Success to shape the future

The impact of the Shough Jacob scholarship goes beyond the individual. What started as a means to make nursing education more accessible for select students has grown with the realization that their personal successes can contribute to a greater understanding of health inequities and better care for communities like Detroit.

“We need to have more people from underrepresented backgrounds become health care providers,” Jacob said. “Patients need to see nurses who look like them, who have a better understanding of their life experiences. That translates into more culturally appropriate interventions, more confidence in one’s provider and ultimately better health outcomes.”
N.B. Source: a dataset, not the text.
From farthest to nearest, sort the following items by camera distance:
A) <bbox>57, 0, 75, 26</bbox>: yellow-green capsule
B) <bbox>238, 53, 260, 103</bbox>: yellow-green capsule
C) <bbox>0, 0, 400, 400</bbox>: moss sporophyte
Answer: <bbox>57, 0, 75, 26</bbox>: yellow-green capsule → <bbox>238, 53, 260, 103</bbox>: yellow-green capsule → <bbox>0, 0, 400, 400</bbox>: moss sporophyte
Moving our mission forward

The Shough Jacob scholarship exemplifies the U-M School of Nursing’s longstanding mission to advance health equity in local and global communities. It’s a mission that led to the establishment of the school’s new Office of Health Equity and Inclusion. Led by Chief Health and Academic Equity Officer, Rushika Patel, Ph.D., the office will continue to advance academic diversity, equity and inclusion (DEI) while serving as a platform for organized activities to address health disparities across populations. It will provide resources, support and growth opportunities for students, faculty and staff and be home to the school’s student resolutionsofficers and undergraduate DEI faculty consultants. The office will also examine curriculum, teaching and research to build a more diverse pipeline of nursing professionals and perspectives while also exploring the School of Nursing’s potential to facilitate health equity in larger contexts beyond the U-M community. “The forces impacting equity in health and nursing education are dynamic, complex and deeply interrelated,” said U-M School of Nursing Dean Patricia D. Hurn, Ph.D., RN, FAAN. “The last year and a half’s pandemic has emphasized that we must dare to challenge and change the consistent health disparities in our state, country and globally. This office will highlight the work of those making significant contributions to equity in the School of Nursing, U.S. and broader global community while working to constantly strengthen our individual and collective impact in these critical areas.”

Where are they now?

Dajai Livingston, BSN, CNM
(BSN ’13, MSN ’17)
Since earning the Shough Jacob scholarship in 2008, as a graduate of Renaissance High School in Detroit, Dajai Livingston has gone on to earn her BSN and MSN from the U-M School of Nursing. While she was a graduate student, Livingston studied abroad in Uganda for a month, where she worked closely with midwives, gaining additional insight on physiologic birth while working with underserved populations. She is currently a Certified Nurse Midwife at Ascension Providence Hospital and working toward earning her DNP
Advice to future scholars
“There are endless possibilities in nursing. Aim high and do what you love! Build a network of supportive people and maintain communication. Develop healthy study, work and life habits! Remember, give yourself grace and know you will always be learning.”